Why Your MCP Server Needs Its Own Logging — Not Just Claude Desktop’s

Building a unified observability dashboard that tracks every AI agent action across cloud and local — with SQLite, FastAPI, and Streamlit

The Invisible Problem with AI Agents
When you ask an AI agent to “check my calendar and send an email,” it feels like a single action. Behind the scenes, it’s a chain of 5–10 tool calls: authenticate, fetch events, parse results, compose draft, send via SMTP. Each step can fail silently.

In my previous articles, I built a Hybrid MCP Agent that controls both cloud APIs (Gmail, Salesforce, Google Calendar) and local filesystem operations (scanning folders, moving files, generating reports). The architecture worked. But I had zero visibility into what the agent was actually doing.

When something broke, I had no idea where to look.
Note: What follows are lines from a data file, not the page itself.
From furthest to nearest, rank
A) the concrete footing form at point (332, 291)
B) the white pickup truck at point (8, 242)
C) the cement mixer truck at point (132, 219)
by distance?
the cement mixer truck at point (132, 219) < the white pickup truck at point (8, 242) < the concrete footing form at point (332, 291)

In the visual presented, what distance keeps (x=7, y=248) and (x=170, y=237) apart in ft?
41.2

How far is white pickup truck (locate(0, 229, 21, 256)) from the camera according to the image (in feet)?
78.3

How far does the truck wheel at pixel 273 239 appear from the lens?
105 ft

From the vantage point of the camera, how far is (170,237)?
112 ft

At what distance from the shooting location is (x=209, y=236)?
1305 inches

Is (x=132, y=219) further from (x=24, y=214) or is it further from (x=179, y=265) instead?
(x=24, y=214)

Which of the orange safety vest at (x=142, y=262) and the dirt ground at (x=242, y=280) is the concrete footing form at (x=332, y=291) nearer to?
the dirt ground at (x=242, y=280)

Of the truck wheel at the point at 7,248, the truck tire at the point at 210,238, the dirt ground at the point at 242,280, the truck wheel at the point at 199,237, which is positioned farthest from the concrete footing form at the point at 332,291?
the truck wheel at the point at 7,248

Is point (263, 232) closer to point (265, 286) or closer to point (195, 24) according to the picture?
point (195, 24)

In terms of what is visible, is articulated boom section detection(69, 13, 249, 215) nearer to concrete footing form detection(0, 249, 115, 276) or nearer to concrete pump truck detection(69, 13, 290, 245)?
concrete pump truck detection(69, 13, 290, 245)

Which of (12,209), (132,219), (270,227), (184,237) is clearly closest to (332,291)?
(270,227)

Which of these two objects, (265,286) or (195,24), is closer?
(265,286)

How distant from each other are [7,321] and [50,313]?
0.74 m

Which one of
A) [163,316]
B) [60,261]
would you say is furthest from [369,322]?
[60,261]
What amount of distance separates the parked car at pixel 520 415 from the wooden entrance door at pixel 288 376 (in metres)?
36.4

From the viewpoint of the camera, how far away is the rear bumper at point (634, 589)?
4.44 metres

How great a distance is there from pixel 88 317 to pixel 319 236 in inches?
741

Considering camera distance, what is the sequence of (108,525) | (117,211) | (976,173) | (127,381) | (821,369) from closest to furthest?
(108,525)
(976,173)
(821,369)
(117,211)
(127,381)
This is the observability gap in AI agent systems. Traditional application monitoring tools like Datadog or New Relic aren’t designed for MCP tool-call chains. And when your agent operates across two completely different environments — a GCP VM and a Windows desktop — the challenge multiplies.

Here’s how I solved it.

Architecture: Two Data Streams, One Database
The core design challenge was unifying logs from two fundamentally different environments:

Remote MCP Server (GCP VM): Handles Gmail, Salesforce, Calendar via cloud APIs
Local MCP Server (Windows PC): Handles filesystem operations via Desktop Commander
These operate on different machines, different OS, different transport protocols. But I needed them in a single queryable store.

The Pipeline

Part 1: Remote Logging with FastMCP Middleware
“But why not just parse the Desktop logs?”
Fair question. Claude Desktop already logs every MCP interaction — including remote tool calls — to mcp-server-cloud-agent.log. In fact, that’s exactly how local logs get collected in Part 2. So why add server-side middleware at all?

Five reasons:

  1. The Desktop isn’t always the client. MCP servers can be called by any client — API integrations, other agents, scheduled jobs, or multiple users hitting the same endpoint. Desktop logs only capture what your Claude Desktop session did. The middleware captures everything that hits the server, regardless of the caller.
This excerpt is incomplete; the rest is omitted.